Reeves risks disaster if she meddles in the motor finance scandal
The Treasury is reported to be looking at overruling the Supreme Court on a potential £44bn of compensation for mis-selling finance schemes. Seriously? In reality, that would fatally undermine consumer protection. And it is hard to think of a less deserving case for help than the auto finance industry.
The car finance scandal has been rumbling on for several years now. It is a complex saga, stretching back many years. The nub of it, however, is this. Lenders were paying commissions to middlemen and dealers based on the interest rate that could be imposed on customers, and those commissions were not always disclosed.
Back in 2021, the Financial Conduct Authority quite rightly banned that practice, but there are now claims for compensation for past deals. Last year, the Court of Appeal supported those claims, and the Supreme Court is poised to deliver its final verdict next Friday.
A lot of money is at stake, with estimates of the total amount that could be paid out in compensation running between £30bn and £44bn, and with firms such as Santander, Lloyds, Barclays and Close Brothers likely to take the biggest hit.
We will have to see what the Supreme Court decides when it delivers its judgment. But even if the Court does rule against the banks, they may have an unlikely saviour at hand. It is none other than the Chancellor.
She has already tried to intervene in the litigation once, controversially arguing back in January that the courts should not deliver a windfall for consumers, and any compensation should be 'proportionate to any harm done'. Now there are reports that the Treasury may well go a whole step further and support retrospective legislation to limit the damage that could be done to the City.
We can all see what Reeves is worrying about. The sums at stake are enormous. Close Brothers has already set aside £165m to deal with the potential claims against it, while Lloyds has put aside £1.2bn, and some of the other banks may face similar bills.
If the mortgage mis-selling scandal from a decade ago is any guide, the final total could be two or three times the initial estimates, and while that would be a bonanza for the lawyers – and there are a lot of hucksters among them who hardly need any encouragement – and for the lucky few who collect a few thousand on a Ford or Nissan they bought on finance fifteen years ago, it could prove catastrophic at a time when the government is desperately trying to revive the City, and kick-start investment and growth.
It will make the UK look even more off-limits to the global finance industry than it already is. 'I think having a vibrant car industry and motor finance industry in the UK is important,' argued Reeves when she first started meddling in the case back in January.
The trouble is, this is absolutely the worst place to start interfering with the legal process.
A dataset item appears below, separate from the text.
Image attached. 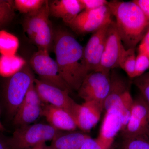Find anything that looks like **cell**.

Here's why. First, the car finance industry might well be fiercely lobbying the Treasury, but the blunt truth is that it is hardly deserving of any help.
As most of us will know from personal experience of buying a car, navigating the bewildering special deals, discounts, small print, and all the other shenanigans of the motor trade can be a complete nightmare. You generally come away with the feeling that you have been ripped off, and that is because you probably have been.
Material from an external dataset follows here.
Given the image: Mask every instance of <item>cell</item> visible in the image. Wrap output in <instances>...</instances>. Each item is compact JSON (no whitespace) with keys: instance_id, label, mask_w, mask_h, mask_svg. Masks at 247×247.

A £30bn to £40bn bill for compensation might finally force the industry to clean up its act, and start offering far more straightforward deals that people can understand and take or leave as they feel is appropriate. It has worked, at least to some degree, in mortgages, and it can work in finance as well.
Next, this is hardly a matter for the Treasury. The claims are being brought under the common law, not a specific act of parliament, and ministers interfere with that at their peril. In reality, we need to respect the common law, as it is fundamental to the rights we all enjoy as citizens of a free country.
Just as seriously, we should be strengthening consumer protection, not undermining it just because it is an inconvenience for some big banks. If Reeves concedes on this issue, then the lobbyists will just be back asking for all kinds of exemptions from legal decisions.
Finally, there are far better ways of helping the City than this. The Chancellor could rule out another windfall tax on banks; she could scrap stamp duty on share trading; she could increase the annual Isa limit; she could reduce the rate of Capital Gains Tax for investment in British companies; she could offer tax breaks for the booming market in crypto trading; or she could offer any one of a dozen different initiatives that would give finance a boost. Any of them would be far more useful than interfering with car finance claims.
It seems extraordinary that a Government that is often far too deferential to lawyers and upholds every bizarre judgment handed down by one of the international courts should be looking to overturn a common law decision by British judges, which, as far as anyone can see, appears perfectly reasonable and will help ordinary consumers. It will set a terrible example.